*DOCUMENT TEXT*:
####################
This rule shows an example of how to extract domains and sub-domains from **Windows
DNS-Client** logs and check it against a blacklist.

.. code-block:: JSON

    {
    "Name": "BlacklistedDomain",
    "Tags": [
      "DNS"
    ],
    "Meta": {
      "Events": {
        "Microsoft-Windows-DNS-Client/Operational": []
      },
      "Criticality": 10,
      "Schema": "2.0.0"
    },
    "Matches": [
      "$domainBL: extract('(?P<dom>\\w+\\.\\w+$)',QueryName) in blacklist'",
      "$subdomainBL: extract('(?P<sub>\\w+\\.\\w+\\.\\w+$)',QueryName) in blacklist'",
      "$subsubdomainBL: extract('(?P<subsub>\\w+\\.\\w+\\.\\w+\\.\\w+$)',QueryName) in blacklist'"
    ],
    "Condition": "$domainBL or $subdomainBL or $subsubdomainBL",
  }

Condition Format
----------------

A condition applies a logic to the different **Matches** defined in the rule.
If the result of the computation of the **Condition** is **true** the event is
considered as matching the rule.
####################
*REQUIRED ACTIONS*:
1. Translate into Spanish this sentence from the rule documentation: "A condition applies a logic to the different Matches defined in the rule."
2. In the rows, substitute "point" for "pixel" throughout the lines from the one containing "How much distance lies" through the end of the rows, both ends included, and output only those lines.

[Dataset excerpt]
####################
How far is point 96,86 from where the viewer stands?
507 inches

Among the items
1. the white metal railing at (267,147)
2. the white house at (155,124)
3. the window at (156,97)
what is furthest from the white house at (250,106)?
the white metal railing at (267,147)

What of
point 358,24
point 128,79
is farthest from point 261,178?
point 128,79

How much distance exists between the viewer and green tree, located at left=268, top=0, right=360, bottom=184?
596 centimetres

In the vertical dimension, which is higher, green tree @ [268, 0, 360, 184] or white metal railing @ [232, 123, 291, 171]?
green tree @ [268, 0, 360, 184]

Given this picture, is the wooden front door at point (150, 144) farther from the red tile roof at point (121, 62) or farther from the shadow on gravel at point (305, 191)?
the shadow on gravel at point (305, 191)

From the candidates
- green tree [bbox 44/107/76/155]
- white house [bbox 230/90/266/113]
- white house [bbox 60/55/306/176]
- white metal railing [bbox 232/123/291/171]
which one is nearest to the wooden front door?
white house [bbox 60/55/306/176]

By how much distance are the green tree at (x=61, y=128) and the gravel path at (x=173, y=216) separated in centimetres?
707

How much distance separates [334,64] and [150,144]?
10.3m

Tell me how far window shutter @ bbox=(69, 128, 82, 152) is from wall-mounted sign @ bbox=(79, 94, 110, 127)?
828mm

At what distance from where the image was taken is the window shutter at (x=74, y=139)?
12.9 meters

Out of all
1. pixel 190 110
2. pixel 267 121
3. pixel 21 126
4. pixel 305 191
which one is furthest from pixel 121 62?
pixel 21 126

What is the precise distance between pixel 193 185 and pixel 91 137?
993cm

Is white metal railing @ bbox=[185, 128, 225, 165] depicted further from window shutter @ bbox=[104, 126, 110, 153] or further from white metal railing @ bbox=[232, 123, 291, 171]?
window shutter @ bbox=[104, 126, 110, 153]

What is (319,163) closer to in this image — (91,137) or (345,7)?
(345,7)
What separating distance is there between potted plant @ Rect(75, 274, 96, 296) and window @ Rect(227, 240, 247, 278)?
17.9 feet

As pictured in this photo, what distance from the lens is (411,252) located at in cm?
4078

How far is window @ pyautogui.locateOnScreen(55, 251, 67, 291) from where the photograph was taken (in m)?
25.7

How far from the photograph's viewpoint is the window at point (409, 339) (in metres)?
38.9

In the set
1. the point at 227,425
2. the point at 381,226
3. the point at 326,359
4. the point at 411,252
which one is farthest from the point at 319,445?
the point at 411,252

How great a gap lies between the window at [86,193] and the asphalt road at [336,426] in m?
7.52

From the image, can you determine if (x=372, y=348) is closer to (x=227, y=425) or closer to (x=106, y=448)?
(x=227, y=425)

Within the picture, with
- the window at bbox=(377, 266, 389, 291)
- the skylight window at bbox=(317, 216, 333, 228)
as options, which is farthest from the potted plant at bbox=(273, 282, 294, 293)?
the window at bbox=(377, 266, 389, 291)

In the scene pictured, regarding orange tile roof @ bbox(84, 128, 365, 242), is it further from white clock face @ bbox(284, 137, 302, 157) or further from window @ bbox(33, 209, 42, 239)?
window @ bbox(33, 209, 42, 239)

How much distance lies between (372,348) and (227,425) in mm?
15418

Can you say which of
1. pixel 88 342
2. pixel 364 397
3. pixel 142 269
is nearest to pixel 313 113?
####################
*ANSWERS FOR THE TASKS*:
1. Una condición aplica una lógica a las distintas Matches definidas en la regla.

2.
How much distance lies between (372,348) and (227,425) in mm?
15418

Can you say which of
1. point 88 342
2. point 364 397
3. point 142 269
is nearest to point 313 113?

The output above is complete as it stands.